I’ve never been one to plan my writing. Sure, I’ve done some whiteboard exercises to try to think about the plot, but every time I tried to actually sit down and create some form of organization my brain goes, nah, you don’t need that. There goes my thought process. *POOF*
Yeah, so what the hell do I do exactly? I daydream. I let my mind wander and then words come out. Half the time I feel like I’m channelling a spirit. More than often, I’m even surprised at what I write. It’s a strange process and I’m sure every creative person goes through their own version. Some have charts, and graphs, and a whole wack of documents to back up their plots. I got a sticky note that I crumpled and decided not to listen to. Yeah. Sometimes I feel painfully underprepared, but who the hell is really ready for inspiration?
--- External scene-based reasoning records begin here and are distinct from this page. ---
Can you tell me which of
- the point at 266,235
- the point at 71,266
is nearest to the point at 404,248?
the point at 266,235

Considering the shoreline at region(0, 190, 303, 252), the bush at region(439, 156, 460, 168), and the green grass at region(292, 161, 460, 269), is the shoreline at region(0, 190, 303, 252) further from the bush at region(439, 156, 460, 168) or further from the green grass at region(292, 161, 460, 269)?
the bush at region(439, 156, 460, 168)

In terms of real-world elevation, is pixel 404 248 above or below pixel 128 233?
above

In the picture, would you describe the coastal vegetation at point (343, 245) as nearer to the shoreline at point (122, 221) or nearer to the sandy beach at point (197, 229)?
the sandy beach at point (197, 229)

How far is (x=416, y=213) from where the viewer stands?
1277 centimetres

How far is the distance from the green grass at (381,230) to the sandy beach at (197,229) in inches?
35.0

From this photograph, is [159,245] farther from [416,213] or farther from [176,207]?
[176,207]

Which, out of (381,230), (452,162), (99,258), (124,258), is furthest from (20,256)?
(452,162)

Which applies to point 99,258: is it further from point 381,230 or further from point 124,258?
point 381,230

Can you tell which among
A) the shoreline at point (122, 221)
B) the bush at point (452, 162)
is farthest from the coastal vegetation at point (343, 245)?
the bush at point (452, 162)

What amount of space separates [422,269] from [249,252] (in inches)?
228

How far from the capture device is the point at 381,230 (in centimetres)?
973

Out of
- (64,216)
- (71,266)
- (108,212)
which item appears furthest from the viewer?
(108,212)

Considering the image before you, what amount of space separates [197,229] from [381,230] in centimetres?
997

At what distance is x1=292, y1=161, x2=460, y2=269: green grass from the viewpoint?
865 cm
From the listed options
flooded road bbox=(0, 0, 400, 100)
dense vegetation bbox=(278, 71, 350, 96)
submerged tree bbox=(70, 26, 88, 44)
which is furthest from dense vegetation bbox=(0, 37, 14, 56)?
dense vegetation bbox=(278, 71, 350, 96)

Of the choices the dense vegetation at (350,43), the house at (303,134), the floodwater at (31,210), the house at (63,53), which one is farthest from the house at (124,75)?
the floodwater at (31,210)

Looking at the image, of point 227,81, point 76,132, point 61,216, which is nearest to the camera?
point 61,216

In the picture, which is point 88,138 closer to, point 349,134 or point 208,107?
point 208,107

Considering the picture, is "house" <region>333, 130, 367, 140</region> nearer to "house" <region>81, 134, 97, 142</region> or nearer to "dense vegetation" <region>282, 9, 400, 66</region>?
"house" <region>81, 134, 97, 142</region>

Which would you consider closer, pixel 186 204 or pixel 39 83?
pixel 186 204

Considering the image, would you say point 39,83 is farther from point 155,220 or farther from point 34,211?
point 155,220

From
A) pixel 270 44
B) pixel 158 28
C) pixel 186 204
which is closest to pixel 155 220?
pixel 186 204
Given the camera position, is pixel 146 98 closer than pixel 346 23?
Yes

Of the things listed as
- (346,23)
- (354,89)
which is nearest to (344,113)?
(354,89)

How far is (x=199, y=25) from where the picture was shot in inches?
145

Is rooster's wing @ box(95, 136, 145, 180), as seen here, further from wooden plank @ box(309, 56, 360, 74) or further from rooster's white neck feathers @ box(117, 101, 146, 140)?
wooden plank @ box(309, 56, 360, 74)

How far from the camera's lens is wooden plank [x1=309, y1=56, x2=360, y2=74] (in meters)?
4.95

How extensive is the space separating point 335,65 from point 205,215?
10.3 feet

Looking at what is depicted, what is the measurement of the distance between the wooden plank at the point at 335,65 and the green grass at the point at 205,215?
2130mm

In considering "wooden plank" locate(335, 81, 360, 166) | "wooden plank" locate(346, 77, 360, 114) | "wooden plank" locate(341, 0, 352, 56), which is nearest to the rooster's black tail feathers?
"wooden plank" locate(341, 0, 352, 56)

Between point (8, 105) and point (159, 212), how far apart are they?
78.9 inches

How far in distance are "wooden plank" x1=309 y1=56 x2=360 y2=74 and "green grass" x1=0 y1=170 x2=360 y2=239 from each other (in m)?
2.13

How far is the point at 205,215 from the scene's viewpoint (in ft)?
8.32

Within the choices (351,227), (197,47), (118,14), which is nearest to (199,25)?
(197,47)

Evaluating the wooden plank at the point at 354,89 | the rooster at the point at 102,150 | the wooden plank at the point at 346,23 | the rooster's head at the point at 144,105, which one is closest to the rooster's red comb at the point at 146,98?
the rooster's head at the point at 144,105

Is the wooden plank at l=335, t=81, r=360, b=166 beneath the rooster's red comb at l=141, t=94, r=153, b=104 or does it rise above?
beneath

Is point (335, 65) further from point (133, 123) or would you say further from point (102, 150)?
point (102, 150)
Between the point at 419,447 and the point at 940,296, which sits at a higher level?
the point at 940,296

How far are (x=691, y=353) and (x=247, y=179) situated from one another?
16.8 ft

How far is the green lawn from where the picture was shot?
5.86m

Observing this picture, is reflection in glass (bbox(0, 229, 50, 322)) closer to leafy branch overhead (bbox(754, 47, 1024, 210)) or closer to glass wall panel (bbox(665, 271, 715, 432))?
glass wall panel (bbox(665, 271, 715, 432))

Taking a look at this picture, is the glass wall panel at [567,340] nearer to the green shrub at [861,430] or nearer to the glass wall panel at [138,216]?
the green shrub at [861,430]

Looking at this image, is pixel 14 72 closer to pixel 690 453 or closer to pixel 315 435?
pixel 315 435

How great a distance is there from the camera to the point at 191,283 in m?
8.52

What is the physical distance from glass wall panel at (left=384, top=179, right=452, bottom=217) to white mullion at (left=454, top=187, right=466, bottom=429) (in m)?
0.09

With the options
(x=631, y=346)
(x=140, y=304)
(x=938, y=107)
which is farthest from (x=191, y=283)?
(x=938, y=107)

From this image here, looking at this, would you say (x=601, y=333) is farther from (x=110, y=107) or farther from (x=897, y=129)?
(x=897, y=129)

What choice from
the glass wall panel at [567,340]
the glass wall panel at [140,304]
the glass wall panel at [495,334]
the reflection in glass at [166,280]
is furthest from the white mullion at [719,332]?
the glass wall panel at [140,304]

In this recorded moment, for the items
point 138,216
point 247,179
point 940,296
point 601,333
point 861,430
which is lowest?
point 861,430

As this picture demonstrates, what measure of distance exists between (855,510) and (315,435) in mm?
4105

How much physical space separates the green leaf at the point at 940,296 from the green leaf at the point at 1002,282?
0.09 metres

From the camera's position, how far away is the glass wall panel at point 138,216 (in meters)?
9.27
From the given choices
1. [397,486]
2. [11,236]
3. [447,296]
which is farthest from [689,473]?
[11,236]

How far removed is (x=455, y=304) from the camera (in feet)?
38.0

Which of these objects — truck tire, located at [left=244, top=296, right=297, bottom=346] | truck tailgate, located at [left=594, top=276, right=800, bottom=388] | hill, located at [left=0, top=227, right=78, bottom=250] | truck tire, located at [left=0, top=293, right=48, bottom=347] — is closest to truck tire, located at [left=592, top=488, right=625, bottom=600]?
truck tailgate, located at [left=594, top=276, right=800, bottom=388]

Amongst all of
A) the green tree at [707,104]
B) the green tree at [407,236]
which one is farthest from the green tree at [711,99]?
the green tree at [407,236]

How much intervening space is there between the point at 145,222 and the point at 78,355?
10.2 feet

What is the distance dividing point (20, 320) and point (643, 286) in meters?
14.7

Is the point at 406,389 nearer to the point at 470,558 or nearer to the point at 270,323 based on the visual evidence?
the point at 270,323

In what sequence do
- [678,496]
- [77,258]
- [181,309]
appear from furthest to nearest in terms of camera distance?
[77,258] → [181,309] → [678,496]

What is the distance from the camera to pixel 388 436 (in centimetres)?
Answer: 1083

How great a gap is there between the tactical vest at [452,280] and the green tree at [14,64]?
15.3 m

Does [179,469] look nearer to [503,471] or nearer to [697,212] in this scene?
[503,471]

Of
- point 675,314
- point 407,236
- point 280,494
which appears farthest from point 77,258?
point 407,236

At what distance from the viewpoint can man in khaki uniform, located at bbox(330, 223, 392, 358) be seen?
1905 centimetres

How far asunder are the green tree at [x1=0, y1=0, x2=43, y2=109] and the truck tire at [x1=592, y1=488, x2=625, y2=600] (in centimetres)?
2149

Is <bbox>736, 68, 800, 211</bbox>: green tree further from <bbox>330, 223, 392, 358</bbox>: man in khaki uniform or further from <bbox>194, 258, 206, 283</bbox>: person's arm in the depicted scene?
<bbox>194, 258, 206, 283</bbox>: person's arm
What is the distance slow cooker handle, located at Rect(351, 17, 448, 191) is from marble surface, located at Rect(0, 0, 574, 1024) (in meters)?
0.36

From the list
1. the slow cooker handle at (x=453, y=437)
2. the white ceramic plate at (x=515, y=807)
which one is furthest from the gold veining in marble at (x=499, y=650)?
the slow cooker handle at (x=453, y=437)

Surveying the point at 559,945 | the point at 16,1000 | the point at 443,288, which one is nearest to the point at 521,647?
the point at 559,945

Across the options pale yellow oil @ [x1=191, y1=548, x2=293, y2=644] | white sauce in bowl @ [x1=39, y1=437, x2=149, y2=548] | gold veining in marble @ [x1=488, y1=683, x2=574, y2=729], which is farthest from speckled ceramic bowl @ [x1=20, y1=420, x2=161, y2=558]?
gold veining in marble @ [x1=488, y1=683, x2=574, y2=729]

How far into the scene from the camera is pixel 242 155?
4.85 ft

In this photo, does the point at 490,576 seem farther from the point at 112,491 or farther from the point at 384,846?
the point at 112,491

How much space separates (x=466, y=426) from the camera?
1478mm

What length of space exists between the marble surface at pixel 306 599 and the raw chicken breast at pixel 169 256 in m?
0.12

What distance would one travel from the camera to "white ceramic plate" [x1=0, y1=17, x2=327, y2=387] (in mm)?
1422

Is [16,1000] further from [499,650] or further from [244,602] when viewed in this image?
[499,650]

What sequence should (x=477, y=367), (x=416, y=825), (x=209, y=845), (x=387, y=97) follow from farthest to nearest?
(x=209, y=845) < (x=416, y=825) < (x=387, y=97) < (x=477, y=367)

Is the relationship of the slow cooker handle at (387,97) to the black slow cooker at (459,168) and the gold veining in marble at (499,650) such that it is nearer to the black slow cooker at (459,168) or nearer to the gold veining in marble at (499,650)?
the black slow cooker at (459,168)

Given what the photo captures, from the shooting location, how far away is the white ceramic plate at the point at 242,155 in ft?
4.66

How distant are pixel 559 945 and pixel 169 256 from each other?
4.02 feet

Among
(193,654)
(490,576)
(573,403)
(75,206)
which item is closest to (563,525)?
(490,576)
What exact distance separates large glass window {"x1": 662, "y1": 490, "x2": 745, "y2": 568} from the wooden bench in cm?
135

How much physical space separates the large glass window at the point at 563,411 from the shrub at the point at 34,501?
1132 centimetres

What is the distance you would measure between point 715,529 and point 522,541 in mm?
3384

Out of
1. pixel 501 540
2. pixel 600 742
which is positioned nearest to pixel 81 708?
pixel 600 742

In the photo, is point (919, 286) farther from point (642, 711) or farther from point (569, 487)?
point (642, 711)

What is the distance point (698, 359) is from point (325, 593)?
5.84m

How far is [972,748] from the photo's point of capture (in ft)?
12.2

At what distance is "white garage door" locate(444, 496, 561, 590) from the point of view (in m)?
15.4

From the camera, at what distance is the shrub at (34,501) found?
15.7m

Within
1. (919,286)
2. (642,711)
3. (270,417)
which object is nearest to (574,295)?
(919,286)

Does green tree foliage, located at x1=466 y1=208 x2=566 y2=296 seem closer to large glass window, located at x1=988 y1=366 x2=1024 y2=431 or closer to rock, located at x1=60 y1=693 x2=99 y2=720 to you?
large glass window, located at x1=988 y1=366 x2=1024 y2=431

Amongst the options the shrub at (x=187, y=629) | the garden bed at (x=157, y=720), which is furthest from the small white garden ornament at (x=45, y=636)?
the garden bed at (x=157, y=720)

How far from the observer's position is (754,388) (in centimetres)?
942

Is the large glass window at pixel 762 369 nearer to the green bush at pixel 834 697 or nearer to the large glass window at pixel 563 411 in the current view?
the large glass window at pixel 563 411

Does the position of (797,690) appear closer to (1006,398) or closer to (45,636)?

And the thing is, inspiration is such a fickle thing, I mean, it can hit you when you’re in the shower, on the toilet, or that last few minutes before you fall asleep. This has happened to me in all three instances and it sucks. I’ve made a mad dash, towel on, soap in my hair to get to my phone and dictate an email to myself. Or, half-assed reached for my phone, only to knock it further, and then half crawl down off the bed to get it and perform some kind of cracked out gymnastics to pull myself back UP into bed to dictate on my phone. I do think the bathroom is some sort of sanctuary though. It’s the only place I can truly be alone with my thoughts and they tend to attack me when I’m not prepared. If I could have an office that looked like a bathroom, I might be able to churn out stories faster? Who knows!
All this to say, I don’t know what I’m doing and I’m okay with it. I’ll keep on cruisin’.